May 13, 2016 Last Updated 8:05 am

Postmedia Network CEO describes newspaper business in Canada as ugly, ‘will get uglier’

The publisher’s CEO, Paul Godfrey, urges help from the Canadian government, but gets reminded that the newspaper chain has frequently advocated for lower government spending and less regulation of business

The CEO of Postmedia Network, the Canadian newspaper chain which publishes the National Post and Toronto Sun, described the newspaper business as ugly, and said it “will get uglier, based on the present trends that exist today.” Paul Godfrey was testifying in Ottawa, and urged the government to spend more on Canadian newspaper ads, and to give the industry tax breaks it keep it alive.

Vsun-ad-330Godfrey is an imperfect messenger as Postmedia used its front pages to deliver a political ad in support of the conservatives in the last election, only to see the Liberals win the election. Just as there are (supposedly) few atheists in foxholes, there are few advocates for limited government once one’s business starts to tank.

“There have been no fiercer critics of subsidies to the media than the Toronto Sun and the National Post,” Liberal MP Adam Vaughan wanted to know. “How do you square your editorial position with your corporate position?” Godfrey’s answer was to deflect editorial decision to individual columnists or editors, though clearly the decision to splash a front page ad attacking the Liberals was a corporate decision.

Postmedia Network is owned by the U.S.-based private equity firm GoldenTree Asset Management, something Vaughan also pointed out during Godfrey’s testimony.
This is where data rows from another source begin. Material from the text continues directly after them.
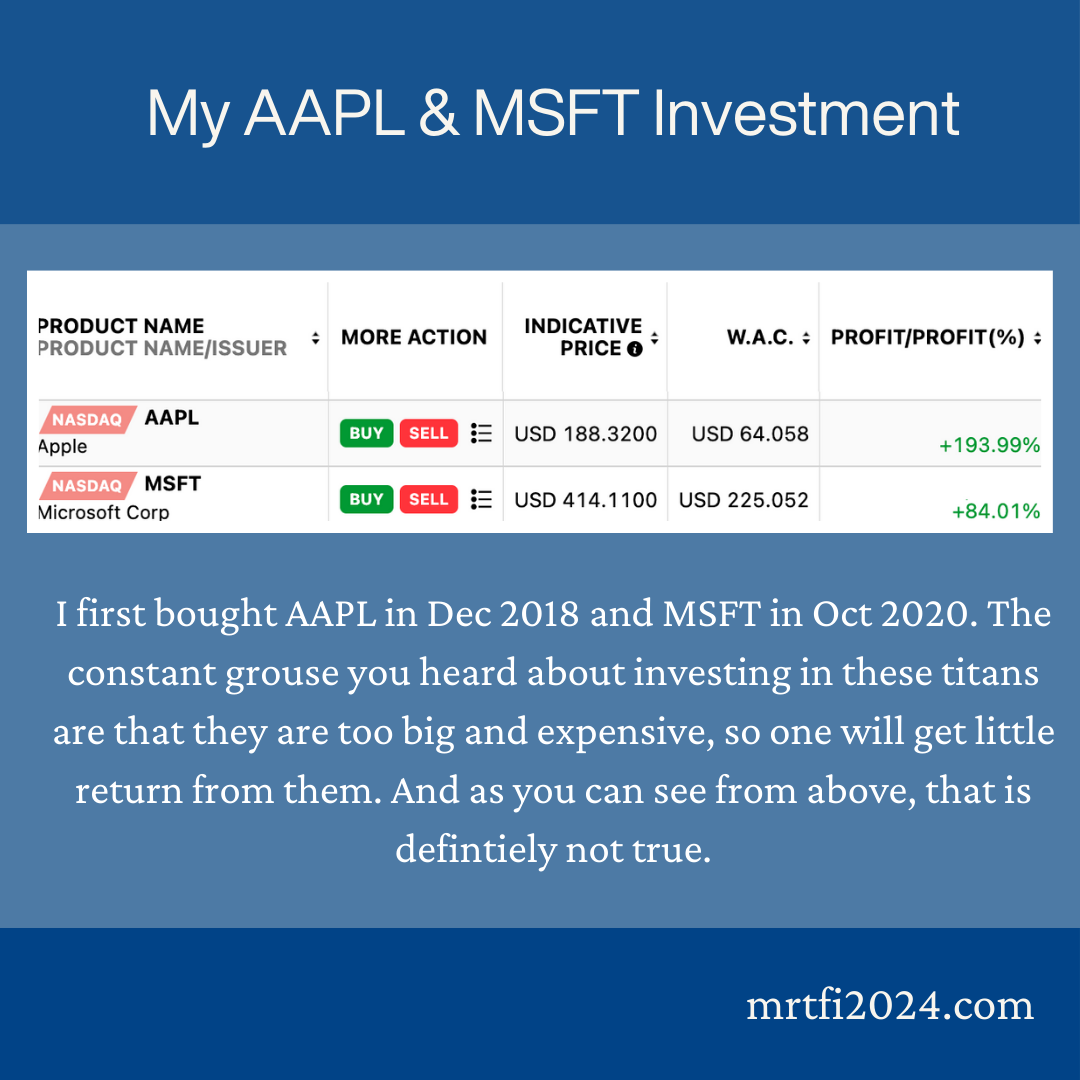 My AAPL & MSFT Investment

| PRODUCT NAME PRODUCT NAME/ISSUER | MORE ACTION | INDICATIVE PRICE | W.A.C. | PROFIT/PROFIT(%) |
|---|---|---|---|---|
| NASDAQ AAPL Apple | BUY SELL | USD 188.3200 | USD 64.058 | +193.99% |
| NASDAQ MSFT Microsoft Corp | BUY SELL | USD 414.1100 | USD 225.052 | +84.01% |

I first bought AAPL in Dec 2018 and MSFT in Oct 2020. The constant grouse you heard about investing in these titans are that they are too big and expensive, so one will get little return from them. And as you can see from above, that is defintiely not true.

mrtfi2024.com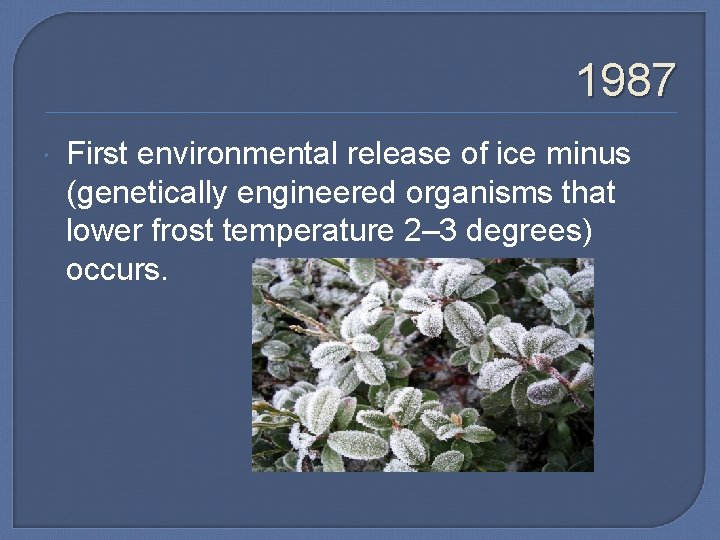 1987

First environmental release of ice minus (genetically engineered organisms that lower frost temperature 2–3 degrees) occurs.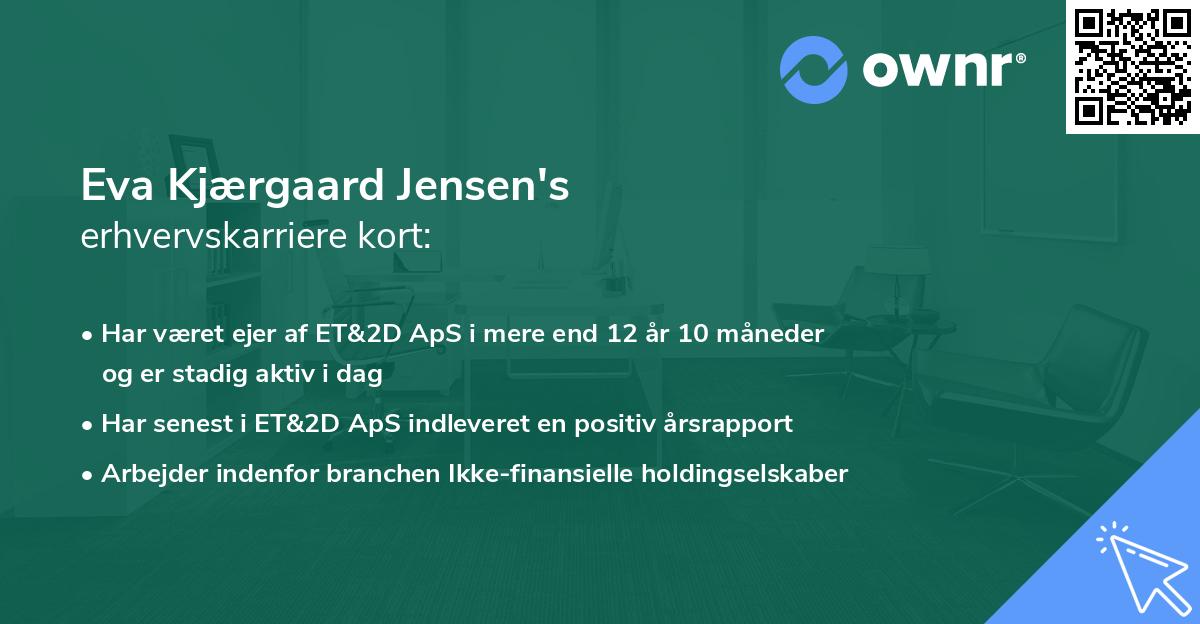 ownr®

Eva Kjærgaard Jensen's
erhvervskarriere kort:

• Har været ejer af ET&2D ApS i mere end 12 år 10 måneder og er stadig aktiv i dag

• Har senest i ET&2D ApS indleveret en positiv årsrapport

• Arbejder indenfor branchen Ikke-finansielle holdingselskaber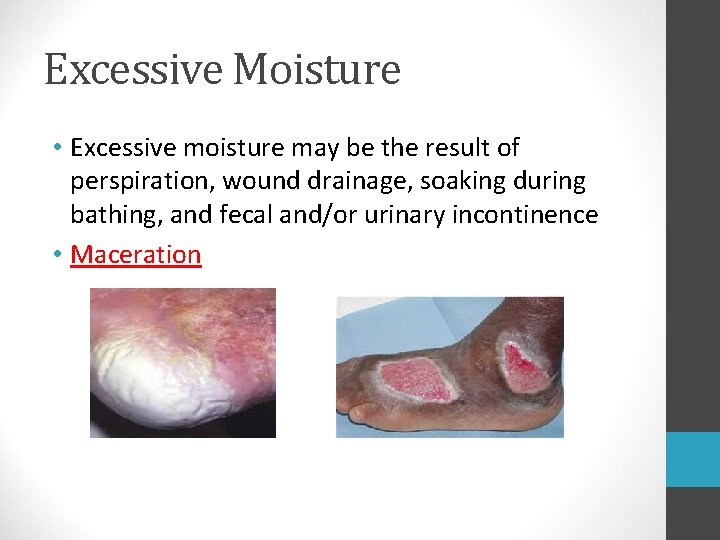 Excessive Moisture

• Excessive moisture may be the result of perspiration, wound drainage, soaking during bathing, and fecal and/or urinary incontinence

• Maceration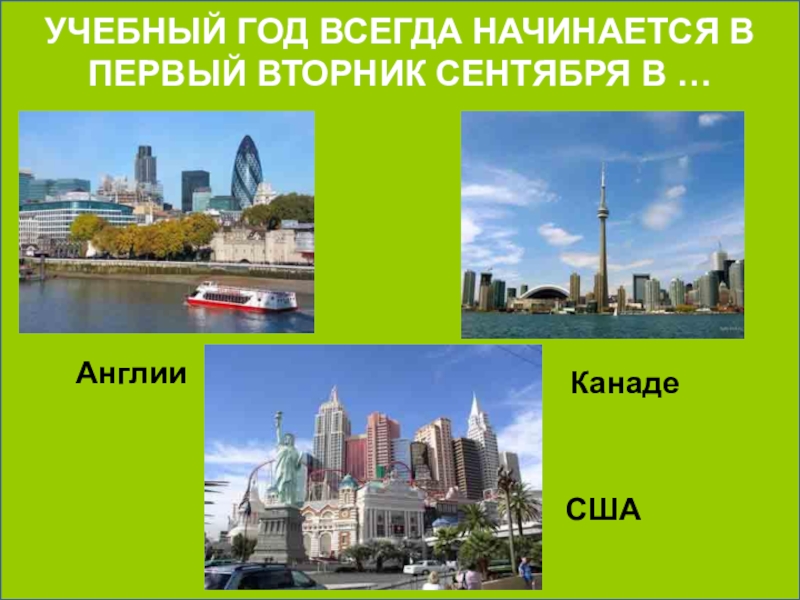 УЧЕБНЫЙ ГОД ВСЕГДА НАЧИНАЕТСЯ В ПЕРВЫЙ ВТОРНИК СЕНТЯБРЯ В …

Англии

Канаде

США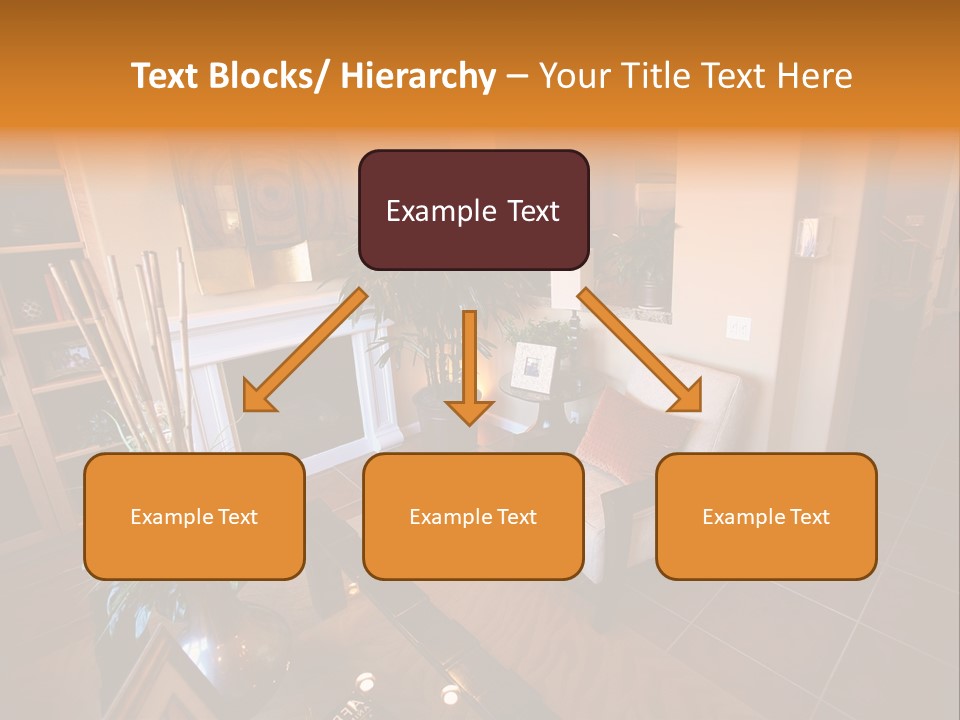 Text Blocks/ Hierarchy – Your Title Text Here

Example Text

Example Text

Example Text

Example Text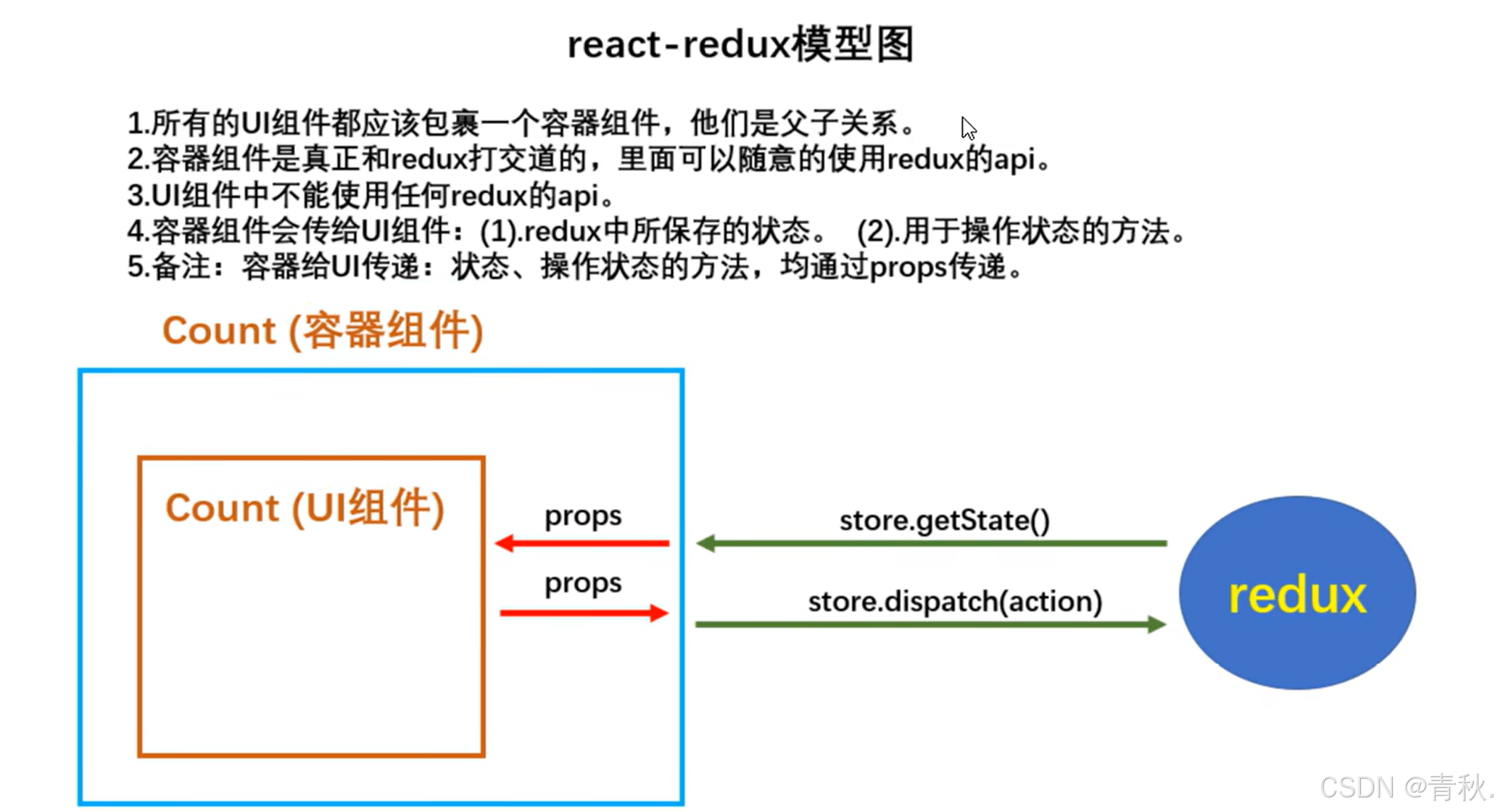 react-redux模型图

1.所有的UI组件都应该包裹一个容器组件，他们是父子关系。
2.容器组件是真正和redux打交道的，里面可以随意的使用redux的api。
3.UI组件中不能使用任何redux的api。
4.容器组件会传给UI组件：(1).redux中所保存的状态。 (2).用于操作状态的方法。
5.备注：容器给UI传递：状态、操作状态的方法，均通过props传递。

Count (容器组件)

Count (UI组件)

props

props

store.getState()

store.dispatch(action)

redux

CSDN @青秋.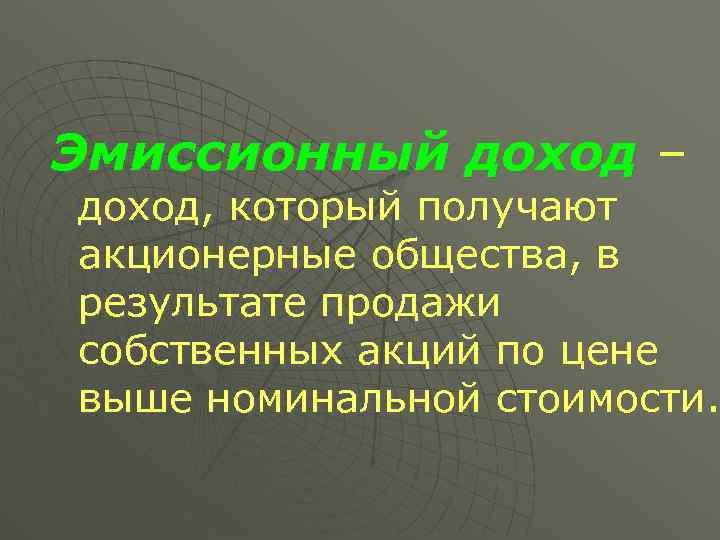 Эмиссионный доход – доход, который получают акционерные общества, в результате продажи собственных акций по цене выше номинальной стоимости.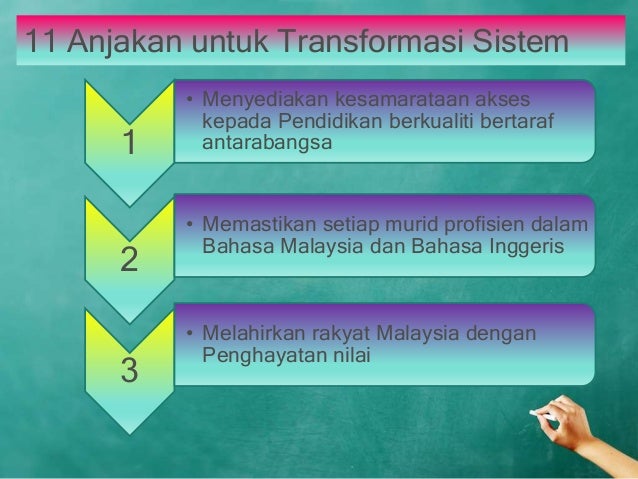 11 Anjakan untuk Transformasi Sistem

1

• Menyediakan kesamarataan akses kepada Pendidikan berkualiti bertaraf antarabangsa

2

• Memastikan setiap murid profisien dalam Bahasa Malaysia dan Bahasa Inggeris

3

• Melahirkan rakyat Malaysia dengan Penghayatan nilai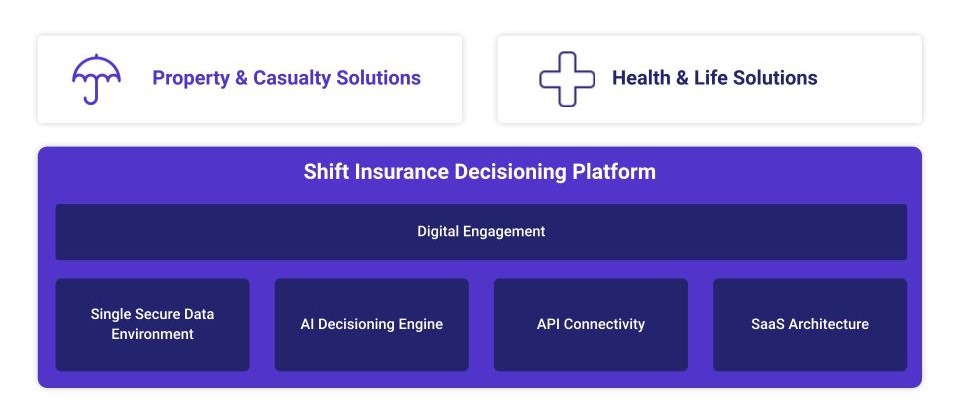 Property & Casualty Solutions

Health & Life Solutions

Shift Insurance Decisioning Platform

Digital Engagement

Single Secure Data Environment

AI Decisioning Engine

API Connectivity

SaaS Architecture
Like many PE-backed firms that like to grow through acquisitions, Postmedia last year acquired the English language dailies from Sun Media, paying $316-million. “Why would we fund a failing business model that’s owned by U.S. interests?” asked Vaughan.

In February, Toronto Star business columnist David Olive wrote critically of the Canadian newspaper chain.

“For generations, Canadian law has forbidden foreign ownership or control of Canadian cultural assets. But after permitting the sale to non-Canadians of practically the entire Canadian-owned steel and mining industries, then PM Stephen Harper’s government signed off on Postmedia’s creation as well,” Olive wrote. “The Americans put a Canadian face on the deal by selecting Paul Godfrey, 77, as Postmedia’s CEO. Not by coincidence, Harper and Godfrey, a diehard Tory, are kindred spirits.”

Postmedia reported $225M Q2 loss last month, reporting that while total revenue grew thanks to its Sun acquisition, revenue from existing properties fell over 13 percent.